Los momentos más crudos del relato son cuando Steinbeck describe a los más pequeños, muchos de ellos recién nacidos, a quienes sus madres y padres no pueden ni siquiera brindarles un puñado de comida. “Las moscas quieren llegarle a la mucosa de las comisuras de los ojos –apunta-. Las reacciones de este niño parecen las de un bebé mucho más pequeño. Durante su primer año de vida, lo alimentaron con un poco de leche, pero desde entonces no ha vuelto a probarla”. Y agrega: “Se morirá en muy poco tiempo, aunque puede que los otros niños, los mayores, sobrevivan. Hace cuatro noches, la madre dio a luz a un bebé en la tienda, sobre la moqueta sucia. Nació muerto. Y tanto mejor, porque no podría haberlo amamantado: con lo que come, no da leche”.

Steinbeck, además, denuncia cómo se comportan los grandes dueños de la tierra: “En estas grandes fincas, nadie se ocupa del descanso de los trabajadores ni de su diversión. Es más, cualquier intento de reunión se ve frustrado por las patrullas, pues se teme que, si los jornaleros se reúnen, terminarán organizándose y eso es lo único que los grandes agricultores no pueden permitir bajo ningún concepto”. Seguido a esto, apunta: “A los jornaleros los tratan como animales. No hay método al que los patrones no recurran para que se sientan inferiores e inseguros. Al menor indicio de que los hombres se están organizando, los echan del rancho a punta de pistola”.

Imagen: Dorothea Lange

En el paisaje desolador que describe, Steinbeck encuentra luces que iluminan una esperanza demasiado frágil: cómo las personas se autoorganizan en algunos campamentos levantados por el gobierno, la insistencia en crear sindicatos y las relaciones de igualdad entre los temporeros y los pequeños y medianos agricultores. Pero no mucho más.

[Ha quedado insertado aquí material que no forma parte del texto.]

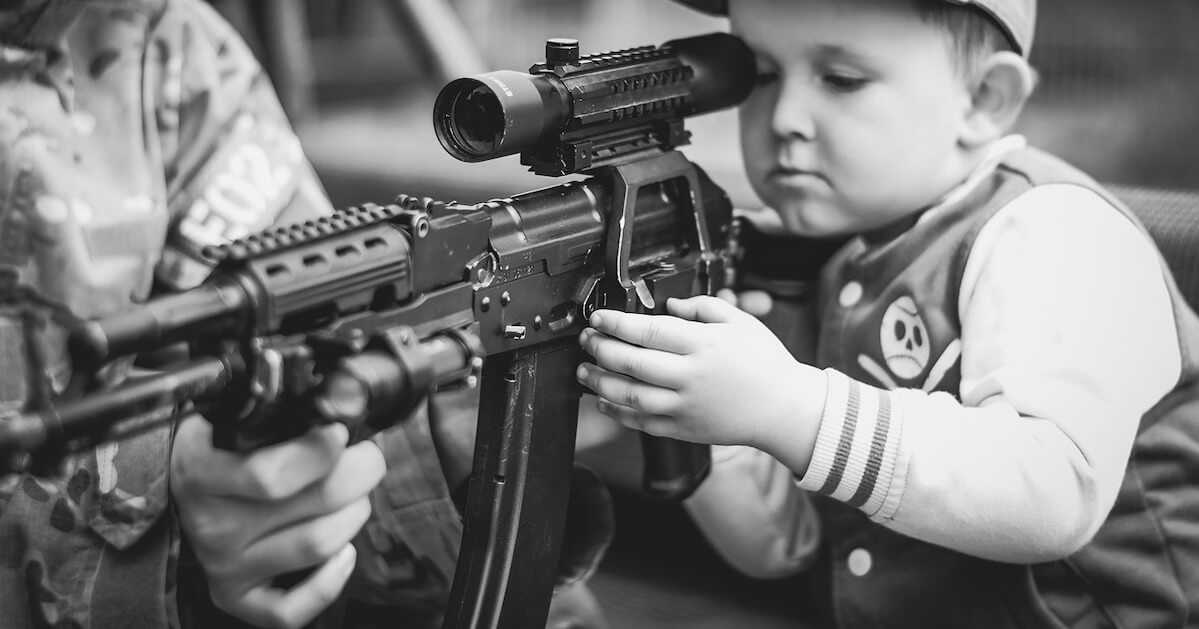 A child learns how to aim an automatic rifle.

Como reflexión final, Steinbeck afirma que condenar al hambre e intimidar “hasta la desesperación” a los y las trabajadoras que viajan de valle en valle, y de campamento en campamento, “no dará resultados”. “De cómo los tratemos en el futuro dependerá el rumbo que se vean obligados a tomar”, agrega el escritor nacido en Salinas, California, en 1902, y que dejó este mundo -después de retratar como pocos a su país- en 1968.